In any case, this is where the wheeling and dealing starts. Galileo insisted that the Dialogue was not an argument for heliocentrism (this is the plausible deniability) but just a discussion. In fact, he maintained, that he presented the arguments for heliocentrism so that they could be refuted. Anyone reading or studying the book would have a hard time accepting this interpretation – Galileo clearly favored heliocentrism. The final agreement, to get around the impasse, was that Galileo would officially state that he did not believe in heliocentrism, and that the Dialogue was not meant to promote heliocentrism. This is what he said:

Now I freely confess that it appeared to me in several places to be written in such a way that a reader, not aware of my intention, would have had reason to form the opinion that the arguments for the false side, which I intended to confute, were so stated as to be capable of convincing because of their strength, rather than being easy to answer. (Finocchiaro 1989, 278)

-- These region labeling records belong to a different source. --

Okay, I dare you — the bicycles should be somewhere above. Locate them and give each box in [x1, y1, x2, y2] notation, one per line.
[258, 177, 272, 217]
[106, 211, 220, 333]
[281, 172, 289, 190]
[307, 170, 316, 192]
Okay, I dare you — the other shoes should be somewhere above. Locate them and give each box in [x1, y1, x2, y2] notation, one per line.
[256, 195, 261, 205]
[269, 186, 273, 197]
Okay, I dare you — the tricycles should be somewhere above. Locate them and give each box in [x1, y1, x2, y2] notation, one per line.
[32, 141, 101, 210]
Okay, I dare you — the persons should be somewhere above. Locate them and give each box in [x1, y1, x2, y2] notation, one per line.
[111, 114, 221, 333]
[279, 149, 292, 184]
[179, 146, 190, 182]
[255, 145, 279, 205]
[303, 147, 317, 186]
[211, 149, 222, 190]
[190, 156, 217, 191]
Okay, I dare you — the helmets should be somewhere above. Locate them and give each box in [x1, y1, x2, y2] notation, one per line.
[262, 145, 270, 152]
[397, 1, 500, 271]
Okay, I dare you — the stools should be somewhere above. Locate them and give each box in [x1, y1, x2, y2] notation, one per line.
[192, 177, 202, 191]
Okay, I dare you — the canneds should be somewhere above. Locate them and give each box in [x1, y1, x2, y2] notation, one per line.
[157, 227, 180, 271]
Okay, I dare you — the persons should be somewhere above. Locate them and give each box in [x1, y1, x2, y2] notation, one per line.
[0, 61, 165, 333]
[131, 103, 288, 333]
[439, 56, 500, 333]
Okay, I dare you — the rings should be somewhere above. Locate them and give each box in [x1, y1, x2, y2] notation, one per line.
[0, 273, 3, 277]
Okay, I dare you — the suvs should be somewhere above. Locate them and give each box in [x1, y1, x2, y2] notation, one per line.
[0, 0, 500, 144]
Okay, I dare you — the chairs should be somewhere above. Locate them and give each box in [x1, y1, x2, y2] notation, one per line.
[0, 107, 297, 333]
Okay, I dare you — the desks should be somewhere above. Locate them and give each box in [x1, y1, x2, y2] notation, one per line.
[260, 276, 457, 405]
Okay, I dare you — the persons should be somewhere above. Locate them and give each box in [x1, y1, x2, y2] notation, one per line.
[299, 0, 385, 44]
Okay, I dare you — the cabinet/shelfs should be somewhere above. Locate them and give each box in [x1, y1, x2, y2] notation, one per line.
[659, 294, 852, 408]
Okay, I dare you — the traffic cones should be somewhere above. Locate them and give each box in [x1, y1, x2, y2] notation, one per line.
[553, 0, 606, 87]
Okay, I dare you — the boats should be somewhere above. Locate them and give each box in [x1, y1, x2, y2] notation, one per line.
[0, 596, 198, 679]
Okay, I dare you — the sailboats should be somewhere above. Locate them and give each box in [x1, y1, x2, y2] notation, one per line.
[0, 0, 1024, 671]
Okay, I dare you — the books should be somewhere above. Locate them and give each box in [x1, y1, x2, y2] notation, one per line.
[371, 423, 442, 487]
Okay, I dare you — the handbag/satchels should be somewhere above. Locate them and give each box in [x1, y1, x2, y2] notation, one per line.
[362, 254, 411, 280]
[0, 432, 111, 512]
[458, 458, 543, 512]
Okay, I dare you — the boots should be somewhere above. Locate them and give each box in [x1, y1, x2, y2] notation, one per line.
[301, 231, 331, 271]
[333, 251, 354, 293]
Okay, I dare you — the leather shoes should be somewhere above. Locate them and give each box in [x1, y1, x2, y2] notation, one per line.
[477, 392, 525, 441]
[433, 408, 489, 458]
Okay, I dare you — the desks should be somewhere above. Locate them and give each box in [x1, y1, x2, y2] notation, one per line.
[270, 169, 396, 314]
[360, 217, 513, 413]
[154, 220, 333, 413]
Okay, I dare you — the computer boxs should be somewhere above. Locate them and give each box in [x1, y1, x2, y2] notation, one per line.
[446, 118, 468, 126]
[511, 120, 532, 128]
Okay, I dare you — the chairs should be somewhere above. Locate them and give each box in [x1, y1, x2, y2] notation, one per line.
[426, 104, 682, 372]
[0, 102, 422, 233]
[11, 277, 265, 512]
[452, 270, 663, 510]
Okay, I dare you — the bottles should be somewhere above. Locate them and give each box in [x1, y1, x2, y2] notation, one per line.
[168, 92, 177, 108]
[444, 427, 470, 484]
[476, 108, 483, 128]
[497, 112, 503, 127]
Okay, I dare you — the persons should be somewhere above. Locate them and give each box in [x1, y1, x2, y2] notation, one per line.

I think today this would be characterized as a “notpology”. He accidently overstated the arguments for heliocentrism so that an unwary reader might misconstrue his purpose. OK, sure. He was also convicted of “possible heresy” rather than actual heresy, a lesser crime that does not require execution. He was sentenced to prison, where he spent one day and then the sentence was commuted to house arrest, where he spent the rest of his days. The Church then widely publicized their version of events, saying that the famous Italian scientist, Galileo, says the church and geocentrism are correct.

There is a lot more detail, but these are the important bits. The key lessons remain intact – The Church gave itself the authority to proclaim what books could be published, what arguments could be put forward, and even what people were allowed to think and believe. Everything must conform to their interpretation of “Holy Scripture”. They jealously guarded their authority, and would prosecute, even unto death, any heresy. But it is also true that the Catholic Church, despite its structure, was not monolithic – there were many orders and opinions within the Church, and the Church was not uniformly anti-science. In fact, they promoted science and scientific thought in many ways. The Jesuits, in particular, were very academic. But in the end, the Pope and his advisors determined what was heresy, and would not allow any thought that violated dogma.

Despite all this, Galileo won in the end. His ideas prevailed, at least the ones that were correct. He did popularize heliocentrism, and the Dialogue remains a classic of literature. While more complex and nuanced than the simple version, the story, at its core, does reflect the conflict between science and religion, between dogma and scientific freedom, and between arguments from authority and arguments based in logic and evidence.